- **REQUIRED WORK**: Write each line out exactly, leaving none out.

------------

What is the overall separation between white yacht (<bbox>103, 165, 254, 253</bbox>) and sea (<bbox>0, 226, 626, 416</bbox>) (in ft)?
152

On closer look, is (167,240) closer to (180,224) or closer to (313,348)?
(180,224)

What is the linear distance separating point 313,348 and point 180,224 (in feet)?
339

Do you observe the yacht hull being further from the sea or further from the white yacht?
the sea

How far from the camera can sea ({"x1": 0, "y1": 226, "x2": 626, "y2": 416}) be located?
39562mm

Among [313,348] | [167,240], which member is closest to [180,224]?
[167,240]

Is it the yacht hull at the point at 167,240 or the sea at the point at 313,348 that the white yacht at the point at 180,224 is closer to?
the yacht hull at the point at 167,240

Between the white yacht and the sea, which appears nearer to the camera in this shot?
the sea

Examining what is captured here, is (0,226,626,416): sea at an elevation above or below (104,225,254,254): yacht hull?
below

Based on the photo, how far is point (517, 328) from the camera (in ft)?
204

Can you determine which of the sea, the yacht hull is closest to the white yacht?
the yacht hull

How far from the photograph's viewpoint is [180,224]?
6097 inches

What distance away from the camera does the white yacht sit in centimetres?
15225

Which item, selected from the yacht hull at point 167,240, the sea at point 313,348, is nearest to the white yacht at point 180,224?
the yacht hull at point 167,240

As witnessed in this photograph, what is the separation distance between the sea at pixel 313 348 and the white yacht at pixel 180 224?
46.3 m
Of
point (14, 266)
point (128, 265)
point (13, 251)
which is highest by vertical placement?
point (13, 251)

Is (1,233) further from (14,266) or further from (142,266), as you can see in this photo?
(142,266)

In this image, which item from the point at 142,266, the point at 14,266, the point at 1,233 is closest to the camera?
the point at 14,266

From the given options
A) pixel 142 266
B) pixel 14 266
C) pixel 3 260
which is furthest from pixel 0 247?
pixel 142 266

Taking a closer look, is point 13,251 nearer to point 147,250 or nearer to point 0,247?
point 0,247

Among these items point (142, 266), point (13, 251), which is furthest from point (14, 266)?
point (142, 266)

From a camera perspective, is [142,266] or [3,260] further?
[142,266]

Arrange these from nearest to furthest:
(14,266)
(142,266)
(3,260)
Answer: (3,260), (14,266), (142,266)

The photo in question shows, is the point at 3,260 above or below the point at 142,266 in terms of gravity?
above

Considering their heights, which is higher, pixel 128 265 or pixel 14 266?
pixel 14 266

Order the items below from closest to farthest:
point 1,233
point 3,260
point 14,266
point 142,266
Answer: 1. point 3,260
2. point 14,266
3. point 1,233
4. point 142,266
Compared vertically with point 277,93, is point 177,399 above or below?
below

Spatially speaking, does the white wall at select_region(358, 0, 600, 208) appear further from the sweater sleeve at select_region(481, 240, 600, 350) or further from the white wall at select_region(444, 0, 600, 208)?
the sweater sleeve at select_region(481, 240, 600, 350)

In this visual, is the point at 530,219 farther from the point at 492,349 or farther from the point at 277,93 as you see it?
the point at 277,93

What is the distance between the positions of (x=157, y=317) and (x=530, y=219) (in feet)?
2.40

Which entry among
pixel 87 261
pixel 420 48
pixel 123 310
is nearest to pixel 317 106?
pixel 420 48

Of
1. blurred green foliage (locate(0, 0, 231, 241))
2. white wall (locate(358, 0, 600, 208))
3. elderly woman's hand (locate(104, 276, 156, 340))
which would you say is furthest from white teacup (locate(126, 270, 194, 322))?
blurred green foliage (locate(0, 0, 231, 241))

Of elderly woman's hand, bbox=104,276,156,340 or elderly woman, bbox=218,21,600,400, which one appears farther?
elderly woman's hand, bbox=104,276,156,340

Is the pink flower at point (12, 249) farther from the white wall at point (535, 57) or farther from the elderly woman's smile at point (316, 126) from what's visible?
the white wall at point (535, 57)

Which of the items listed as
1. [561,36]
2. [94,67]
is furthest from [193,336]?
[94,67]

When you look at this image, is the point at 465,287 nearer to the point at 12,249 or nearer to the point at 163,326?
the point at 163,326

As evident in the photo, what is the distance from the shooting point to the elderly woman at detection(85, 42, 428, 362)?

------------

- **RESULT BELOW**:
What is the overall separation between white yacht (<bbox>103, 165, 254, 253</bbox>) and sea (<bbox>0, 226, 626, 416</bbox>) (in ft)?
152

On closer look, is (167,240) closer to (180,224) or closer to (313,348)?
(180,224)

What is the linear distance separating point 313,348 and point 180,224 (in feet)?
339

Do you observe the yacht hull being further from the sea or further from the white yacht?
the sea

How far from the camera can sea ({"x1": 0, "y1": 226, "x2": 626, "y2": 416}) be located?
39562mm

Among [313,348] | [167,240], which member is closest to [180,224]?
[167,240]

Is it the yacht hull at the point at 167,240 or the sea at the point at 313,348 that the white yacht at the point at 180,224 is closer to?
the yacht hull at the point at 167,240

Between the white yacht and the sea, which appears nearer to the camera in this shot?
the sea

Examining what is captured here, is (0,226,626,416): sea at an elevation above or below (104,225,254,254): yacht hull?
below

Based on the photo, how far is point (517, 328) from the camera (in ft)?
204

Can you determine which of the sea, the yacht hull is closest to the white yacht?
the yacht hull

How far from the photograph's viewpoint is [180,224]?
6097 inches

What distance away from the camera does the white yacht sit in centimetres?
15225

Which item, selected from the yacht hull at point 167,240, the sea at point 313,348, is nearest to the white yacht at point 180,224?
the yacht hull at point 167,240

As witnessed in this photograph, what is the separation distance between the sea at pixel 313 348 and the white yacht at pixel 180 224?
46.3 m
Of
point (14, 266)
point (128, 265)
point (13, 251)
which is highest by vertical placement?
point (13, 251)

Is (1,233) further from (14,266) or further from (142,266), as you can see in this photo?
(142,266)

In this image, which item from the point at 142,266, the point at 14,266, the point at 1,233 is closest to the camera?
the point at 14,266

From the given options
A) pixel 142 266
B) pixel 14 266
C) pixel 3 260
which is furthest from pixel 0 247?
pixel 142 266

Taking a closer look, is point 13,251 nearer to point 147,250 or nearer to point 0,247?
point 0,247

Among these items point (142, 266), point (13, 251), which is furthest from point (14, 266)?
point (142, 266)

From a camera perspective, is [142,266] or [3,260] further?
[142,266]

Arrange these from nearest to furthest:
(14,266)
(142,266)
(3,260)
Answer: (3,260), (14,266), (142,266)

The photo in question shows, is the point at 3,260 above or below the point at 142,266 in terms of gravity?
above

Considering their heights, which is higher, pixel 128 265 or pixel 14 266?
pixel 14 266

Order the items below from closest to farthest:
point 1,233
point 3,260
point 14,266
point 142,266
Answer: 1. point 3,260
2. point 14,266
3. point 1,233
4. point 142,266
Compared vertically with point 277,93, is point 177,399 above or below?
below

Spatially speaking, does the white wall at select_region(358, 0, 600, 208) appear further from the sweater sleeve at select_region(481, 240, 600, 350) or further from the white wall at select_region(444, 0, 600, 208)?
the sweater sleeve at select_region(481, 240, 600, 350)

In this visual, is the point at 530,219 farther from the point at 492,349 or farther from the point at 277,93 as you see it?
the point at 277,93

What is the distance between the positions of (x=157, y=317) and (x=530, y=219) (in feet)?
2.40

Which entry among
pixel 87 261
pixel 420 48
pixel 123 310
is nearest to pixel 317 106?
pixel 420 48

Of
1. blurred green foliage (locate(0, 0, 231, 241))
2. white wall (locate(358, 0, 600, 208))
3. elderly woman's hand (locate(104, 276, 156, 340))
which would you say is furthest from white teacup (locate(126, 270, 194, 322))?
blurred green foliage (locate(0, 0, 231, 241))

Of elderly woman's hand, bbox=104,276,156,340 or elderly woman, bbox=218,21,600,400, which one appears farther?
elderly woman's hand, bbox=104,276,156,340

Is the pink flower at point (12, 249) farther from the white wall at point (535, 57) or farther from the elderly woman's smile at point (316, 126) from what's visible?
the white wall at point (535, 57)

Which of the items listed as
1. [561,36]
2. [94,67]
is furthest from [193,336]?
[94,67]

When you look at this image, is the point at 465,287 nearer to the point at 12,249 or nearer to the point at 163,326?
the point at 163,326

As evident in the photo, what is the distance from the shooting point to the elderly woman at detection(85, 42, 428, 362)?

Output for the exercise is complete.